Für den Mugen habe ich mich entschieden, weil er so hoch gelobt wird. 
Allerdings, kann ich das wieder nicht bestätigen! Bei Prime geht die Temperatur auf 61° hoch. Im allg scheint die CPU Temperatur bei meinem Rechner / CPU seehr hoch zu sein. 
Der Arctic Cooling Freezer hat meinen CPU gar nicht geschafft zu kühlen. Bei Last dauerhaft 90°!
Der Boxed hat ihn bei Last auf 72° gedrückt, dann kam mein Mugen und der bringt nur diese 11° Gewinn?! ich hätte gedacht, das ich ihn bei Last vllt mal in Richtung 50° Bewegen kann? 

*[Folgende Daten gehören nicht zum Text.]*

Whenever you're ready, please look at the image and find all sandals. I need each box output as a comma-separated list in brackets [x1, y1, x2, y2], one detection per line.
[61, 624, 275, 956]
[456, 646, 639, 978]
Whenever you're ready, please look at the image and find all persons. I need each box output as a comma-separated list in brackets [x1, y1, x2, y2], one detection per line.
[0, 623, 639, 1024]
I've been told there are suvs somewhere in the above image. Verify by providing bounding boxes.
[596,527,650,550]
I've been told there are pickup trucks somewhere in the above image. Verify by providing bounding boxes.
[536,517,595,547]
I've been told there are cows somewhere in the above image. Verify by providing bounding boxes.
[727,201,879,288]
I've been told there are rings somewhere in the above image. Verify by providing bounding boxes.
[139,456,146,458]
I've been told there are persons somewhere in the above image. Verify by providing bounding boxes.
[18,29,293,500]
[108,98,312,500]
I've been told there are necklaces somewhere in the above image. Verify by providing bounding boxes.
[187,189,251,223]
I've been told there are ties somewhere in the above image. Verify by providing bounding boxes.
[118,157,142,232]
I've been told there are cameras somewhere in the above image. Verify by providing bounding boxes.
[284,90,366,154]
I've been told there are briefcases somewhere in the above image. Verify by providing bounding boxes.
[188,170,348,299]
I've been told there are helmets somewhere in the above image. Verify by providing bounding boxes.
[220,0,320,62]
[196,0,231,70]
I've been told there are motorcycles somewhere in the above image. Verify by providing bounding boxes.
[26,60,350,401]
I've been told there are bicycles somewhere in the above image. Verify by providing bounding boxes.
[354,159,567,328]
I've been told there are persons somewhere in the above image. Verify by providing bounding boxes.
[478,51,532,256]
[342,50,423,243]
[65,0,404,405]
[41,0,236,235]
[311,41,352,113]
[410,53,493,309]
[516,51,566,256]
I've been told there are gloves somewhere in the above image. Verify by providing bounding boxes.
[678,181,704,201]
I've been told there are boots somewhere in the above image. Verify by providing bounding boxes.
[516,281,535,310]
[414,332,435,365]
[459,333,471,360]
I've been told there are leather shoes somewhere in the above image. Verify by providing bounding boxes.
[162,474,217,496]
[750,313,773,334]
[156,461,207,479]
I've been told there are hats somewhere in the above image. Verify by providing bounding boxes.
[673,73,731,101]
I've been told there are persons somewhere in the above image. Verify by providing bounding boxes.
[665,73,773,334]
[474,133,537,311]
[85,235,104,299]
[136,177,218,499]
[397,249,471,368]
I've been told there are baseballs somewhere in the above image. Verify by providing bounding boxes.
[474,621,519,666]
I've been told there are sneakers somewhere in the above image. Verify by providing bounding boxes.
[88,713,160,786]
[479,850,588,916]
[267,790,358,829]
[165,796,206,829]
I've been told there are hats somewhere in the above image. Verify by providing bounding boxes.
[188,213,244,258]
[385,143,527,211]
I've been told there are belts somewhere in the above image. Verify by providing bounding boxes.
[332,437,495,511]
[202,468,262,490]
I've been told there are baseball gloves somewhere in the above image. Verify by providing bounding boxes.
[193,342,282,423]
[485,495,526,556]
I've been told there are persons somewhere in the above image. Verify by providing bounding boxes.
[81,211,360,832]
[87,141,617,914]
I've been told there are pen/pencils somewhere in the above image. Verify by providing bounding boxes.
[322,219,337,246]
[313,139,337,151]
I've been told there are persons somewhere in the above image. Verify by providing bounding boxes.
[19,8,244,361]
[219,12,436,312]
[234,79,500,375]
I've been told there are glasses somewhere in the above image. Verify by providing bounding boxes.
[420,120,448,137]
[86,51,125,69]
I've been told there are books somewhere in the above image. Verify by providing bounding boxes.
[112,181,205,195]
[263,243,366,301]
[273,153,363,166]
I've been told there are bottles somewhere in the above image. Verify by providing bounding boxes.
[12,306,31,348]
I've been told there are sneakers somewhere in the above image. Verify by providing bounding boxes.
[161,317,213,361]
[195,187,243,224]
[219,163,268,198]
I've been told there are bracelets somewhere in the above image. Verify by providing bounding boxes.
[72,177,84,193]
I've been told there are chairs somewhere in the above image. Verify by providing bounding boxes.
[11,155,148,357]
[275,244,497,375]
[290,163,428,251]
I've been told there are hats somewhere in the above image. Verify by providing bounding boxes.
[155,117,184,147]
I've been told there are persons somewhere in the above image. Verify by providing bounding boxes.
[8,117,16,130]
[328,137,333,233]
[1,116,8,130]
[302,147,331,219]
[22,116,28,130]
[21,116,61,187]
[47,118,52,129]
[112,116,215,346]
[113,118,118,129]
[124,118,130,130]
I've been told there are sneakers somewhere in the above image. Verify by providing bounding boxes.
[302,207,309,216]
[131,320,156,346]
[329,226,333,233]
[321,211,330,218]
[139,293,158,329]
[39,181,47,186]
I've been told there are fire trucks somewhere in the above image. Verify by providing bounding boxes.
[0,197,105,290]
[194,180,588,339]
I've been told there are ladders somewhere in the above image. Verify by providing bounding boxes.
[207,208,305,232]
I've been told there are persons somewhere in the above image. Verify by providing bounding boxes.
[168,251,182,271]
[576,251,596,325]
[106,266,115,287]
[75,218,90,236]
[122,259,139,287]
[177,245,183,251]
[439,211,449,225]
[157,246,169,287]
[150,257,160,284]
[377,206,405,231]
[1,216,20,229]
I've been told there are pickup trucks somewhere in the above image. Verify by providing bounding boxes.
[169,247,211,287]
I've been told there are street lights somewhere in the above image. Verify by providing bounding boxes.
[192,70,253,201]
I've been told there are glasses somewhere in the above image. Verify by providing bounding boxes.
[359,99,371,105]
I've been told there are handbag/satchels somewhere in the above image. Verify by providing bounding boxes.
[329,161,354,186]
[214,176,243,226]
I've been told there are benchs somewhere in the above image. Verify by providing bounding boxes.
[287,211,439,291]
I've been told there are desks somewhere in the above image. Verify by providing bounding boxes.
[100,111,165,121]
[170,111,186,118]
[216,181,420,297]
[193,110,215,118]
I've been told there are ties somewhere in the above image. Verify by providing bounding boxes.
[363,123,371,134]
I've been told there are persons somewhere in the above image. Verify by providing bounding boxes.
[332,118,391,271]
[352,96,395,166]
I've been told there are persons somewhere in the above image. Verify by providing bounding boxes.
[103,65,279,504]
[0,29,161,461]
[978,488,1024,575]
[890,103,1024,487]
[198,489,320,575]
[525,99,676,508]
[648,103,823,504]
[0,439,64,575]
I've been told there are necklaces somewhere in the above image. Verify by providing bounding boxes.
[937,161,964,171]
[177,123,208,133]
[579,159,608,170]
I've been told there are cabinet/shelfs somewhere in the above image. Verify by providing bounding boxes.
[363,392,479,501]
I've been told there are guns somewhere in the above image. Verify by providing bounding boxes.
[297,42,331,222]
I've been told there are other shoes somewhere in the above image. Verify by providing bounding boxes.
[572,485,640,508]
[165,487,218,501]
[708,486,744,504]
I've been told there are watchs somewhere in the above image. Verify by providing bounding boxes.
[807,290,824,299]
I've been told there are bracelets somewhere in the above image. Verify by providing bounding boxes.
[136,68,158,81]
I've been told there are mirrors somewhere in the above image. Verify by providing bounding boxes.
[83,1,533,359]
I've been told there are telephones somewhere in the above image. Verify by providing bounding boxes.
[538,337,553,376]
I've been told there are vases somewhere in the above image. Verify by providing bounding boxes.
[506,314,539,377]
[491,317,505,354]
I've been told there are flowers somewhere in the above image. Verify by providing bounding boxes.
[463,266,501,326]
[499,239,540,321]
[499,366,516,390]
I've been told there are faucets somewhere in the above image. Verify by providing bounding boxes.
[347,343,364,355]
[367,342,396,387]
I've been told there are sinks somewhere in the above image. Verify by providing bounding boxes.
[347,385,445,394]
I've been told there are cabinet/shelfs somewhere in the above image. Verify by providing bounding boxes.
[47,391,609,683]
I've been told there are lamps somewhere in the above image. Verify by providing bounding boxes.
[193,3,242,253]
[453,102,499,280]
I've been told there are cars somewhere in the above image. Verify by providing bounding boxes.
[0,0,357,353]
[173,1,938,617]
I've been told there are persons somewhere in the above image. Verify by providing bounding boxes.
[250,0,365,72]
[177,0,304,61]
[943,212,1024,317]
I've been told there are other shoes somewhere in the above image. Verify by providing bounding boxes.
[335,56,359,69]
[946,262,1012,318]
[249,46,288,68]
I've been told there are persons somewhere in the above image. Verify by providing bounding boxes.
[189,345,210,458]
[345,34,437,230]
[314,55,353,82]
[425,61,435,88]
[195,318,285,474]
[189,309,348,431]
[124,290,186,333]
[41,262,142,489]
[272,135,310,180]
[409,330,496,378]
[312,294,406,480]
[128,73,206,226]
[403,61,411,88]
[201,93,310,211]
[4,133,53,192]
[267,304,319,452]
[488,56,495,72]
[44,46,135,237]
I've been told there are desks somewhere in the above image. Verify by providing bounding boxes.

Woran könnten diese Probleme liegen? AirFlow ist denke ich vorhanden, habe meine Kabel extra Sauber neu verlegt. 

_Könnt ihr mir helfen? _

Noch erwähnenswert wäre, das mein X4 bei Last auf 3,6 gHz hochtaktet ... nur Gott weiss warum, ich habe nichts geändert! C3 Stepping, also 125 Watt TDP!

Edit: Ich lese überall, das der Mugen den X4 965 runterkühlt. Warum schafft er es bei mir nicht?


----------



## Dr Bakterius (13. Januar 2011)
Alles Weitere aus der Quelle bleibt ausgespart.